Response before Auto-SCT: CR: 33.5%, PR: 52.5%, SD: 2,4%, progression: 11.6%. 87 (53.4%) were evaluated with PET. This is in part because end of treatment PET was available to everyone since 2012. Of the CR patients, 68% were assessed by PET and 43% of the PR. Conditioning regimen: BEAM: 77.3%, BEAC: 9.2%. Response to SCT: CR: 78%, PR: 5%, Progression: 9,2%.

79.8% had BV indication following current guidelines. The use of maintenance was performed in 11.7%, mostly regarding the availability of the drug in the country.

42 relapsed post-transplant (25.8%), 10 proceeded to allogeneic SCT. Median time to relapse: 11 months (0-55). Only 16.2% of patients in CMR pre SCT relapsed however, 40% of patients in PR or less by PET relapsed after transplant (p=0.017).

With a median follow up of 47.6 months (2.3-165.2), median OS has not been reached. The 4 years OS was 78%: in CR patients 89% and 73% in no CR (p=0.027). The 4 years PFS was 72%: in CR patients 82% vs 66% in no CR (p=0.078). The 4 years OS was 83% in patients transplanted after 2 lines vs 61% in more than 2 (p=0.002).

In the PET pre transplant cohort: 4 years OS in CMR patients was 97% vs 67% in no CMR (p=0.001). The 4 years PFS in CMR patients was 83% vs 57% in no CMR (p=0.017). There was no statistically difference in PFS in patients transplanted in CMR after 2 lines versus more than 2 (p=0,09).

It is important to highlight that patients transplanted in SD or progression had a 4 year-OS and PFS of 46% and 49%, suggesting that it is a reasonable treatment option in places where access to new drugs is difficult.
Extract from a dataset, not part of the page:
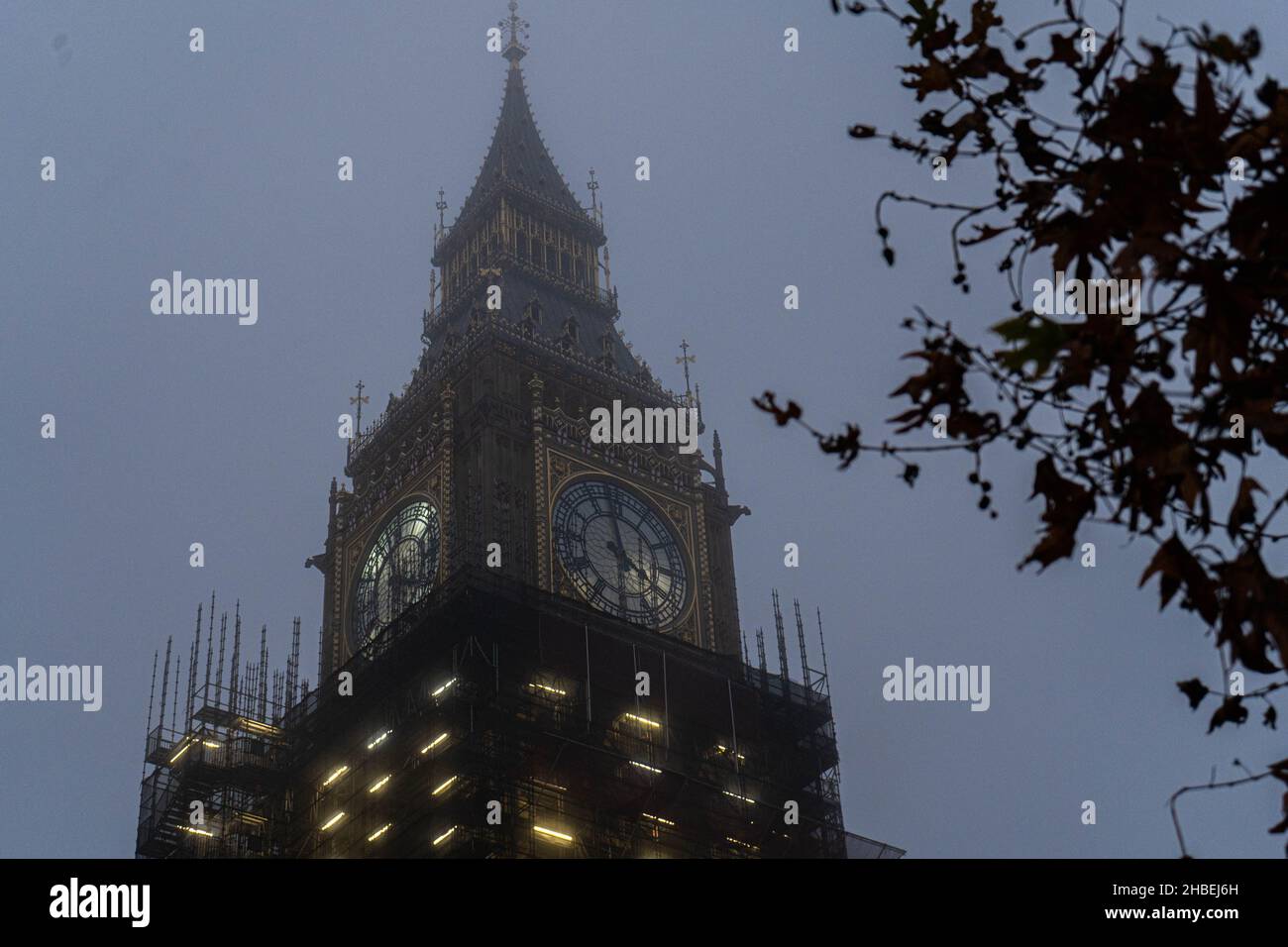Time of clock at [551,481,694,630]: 3:58
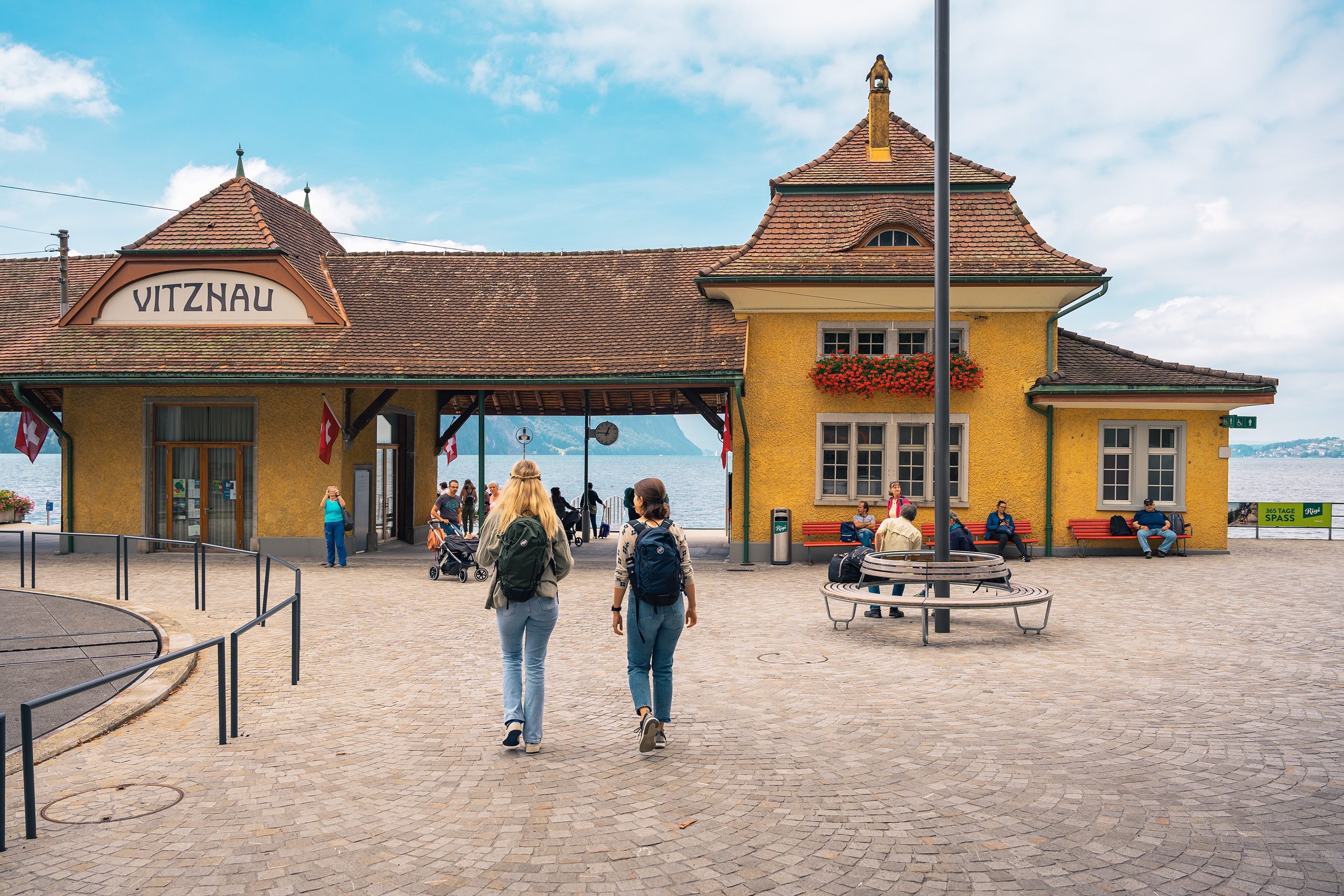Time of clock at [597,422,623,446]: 12:46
Discussion: Every Uruguayan has access to a transplant funded by Fondo Nacional de Recursos, which makes transplantation equitable and accessible. Although new drugs approvals are limited, the access is increasing over the years. This is the first report of our country as a whole on the results of transplant in Hodgkin's lymphoma, which makes these results of great local, regional and applicable value for countries with similar limitations. CR after second line was 33.5% similar to international reports. Only 7 patients accessed novel drugs pre transplant. Access to pre SCT PET was 54.3%. The 4 years OS was 78% and PFS was 72%. We observed a difference in OS in patients transplanted in CR versus non CR however, no PFS difference was proved. Looking into the PET's pre transplant cohort, there was a difference in OS and PFS at 4 years in patients transplanted in CMR versus non CMR: 97% vs 67% and 83% vs 57%, respectively. These results highlight the value of a widely available study as PET on long-term patient outcomes.
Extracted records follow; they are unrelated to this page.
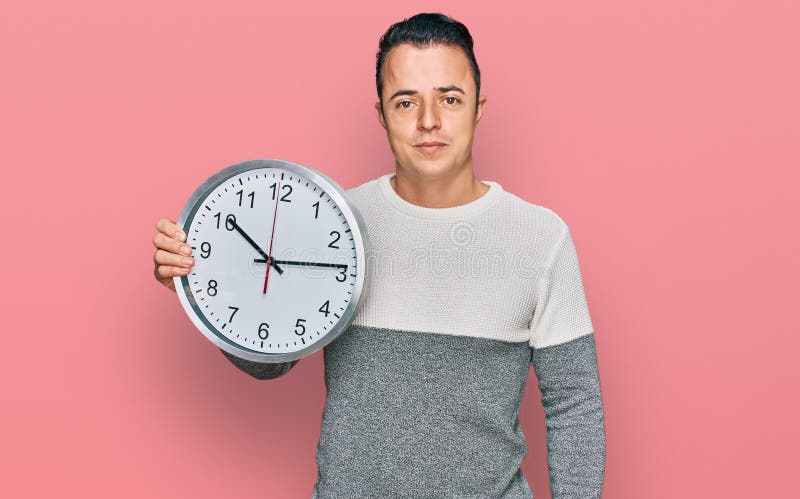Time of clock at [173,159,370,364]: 10:13
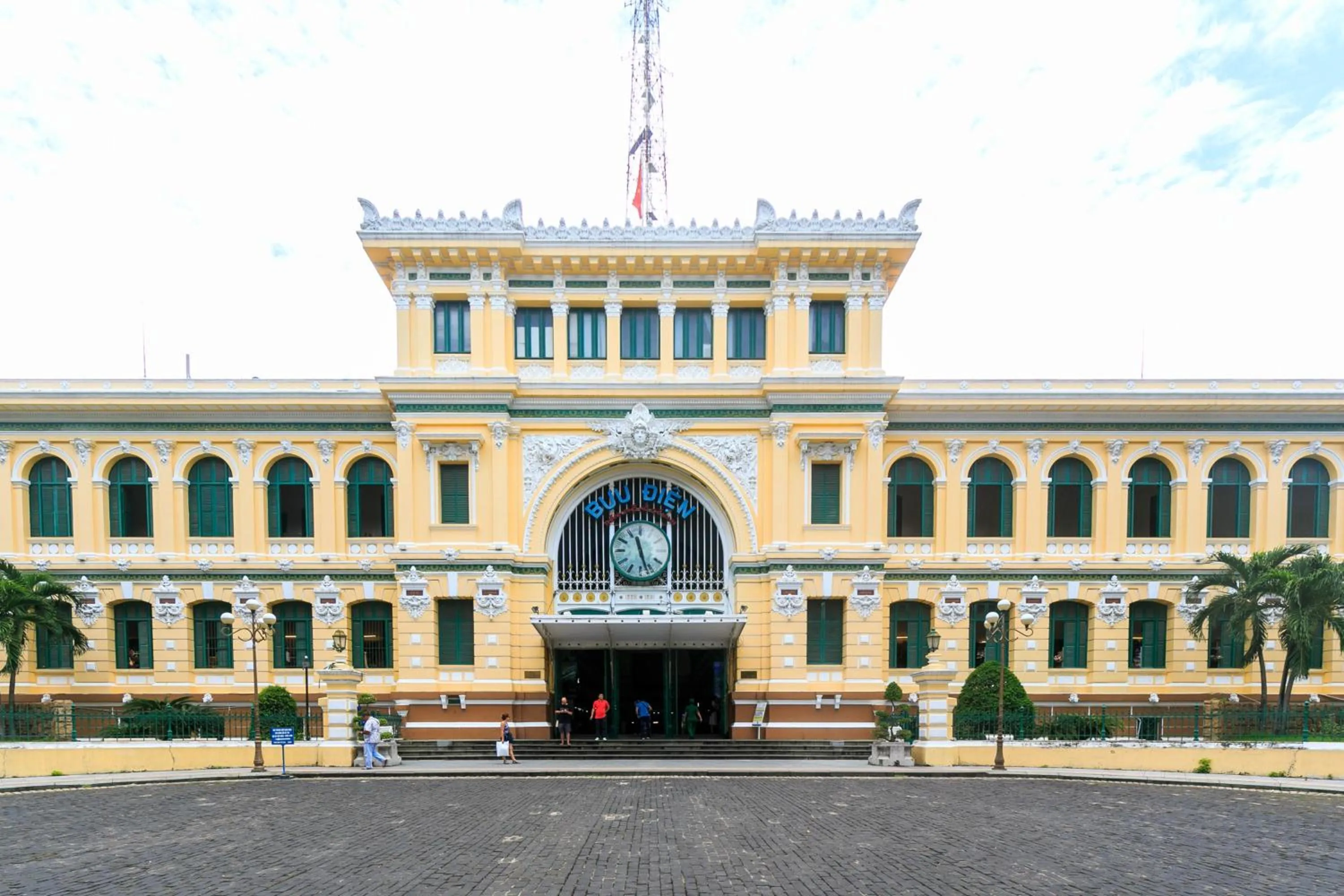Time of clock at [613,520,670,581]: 11:26
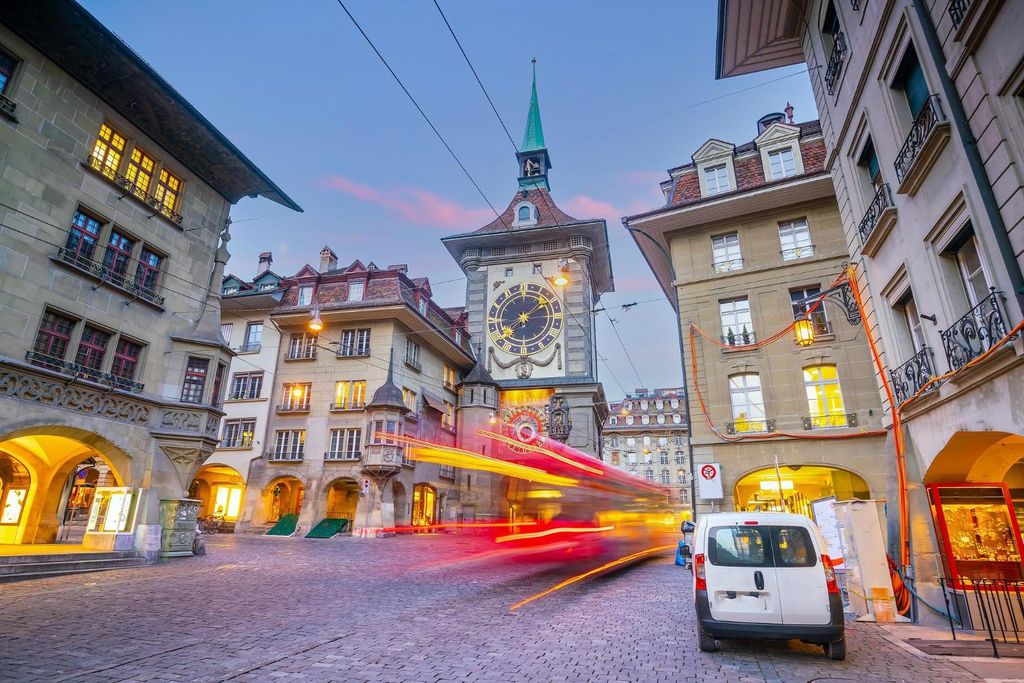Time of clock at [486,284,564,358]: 1:37
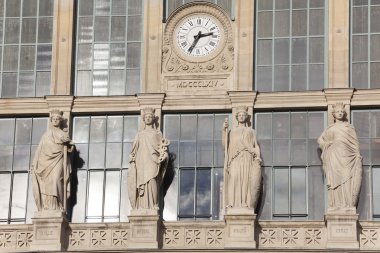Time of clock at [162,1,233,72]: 2:34
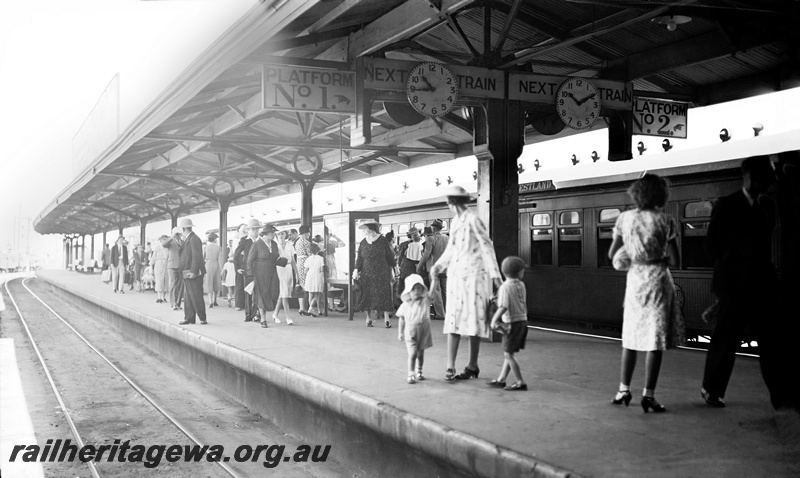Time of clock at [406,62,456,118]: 10:44
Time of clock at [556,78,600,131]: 10:10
Approximately 57% of patients transplanted in PR or less by PET are cured, transplant continues to be a really important tool in general, specially in those countries with limited resources. Patients transplanted in stable disease or in progression could also be progression free 49% at 4 years, and they could even be cured.

Conclusions: our results reflects that CMR pre SCT has an impact to achieve better outcomes. Accessing second-line treatments that allow for deeper remissions is one of our current challenges. Auto-SCT remains the standard of care in fit patients as salvage therapy in HL, even in those patients who do not achieve CMR and it's not possible to access new drugs, almost half of the patients could be cured.

No relevant conflicts of interest to declare.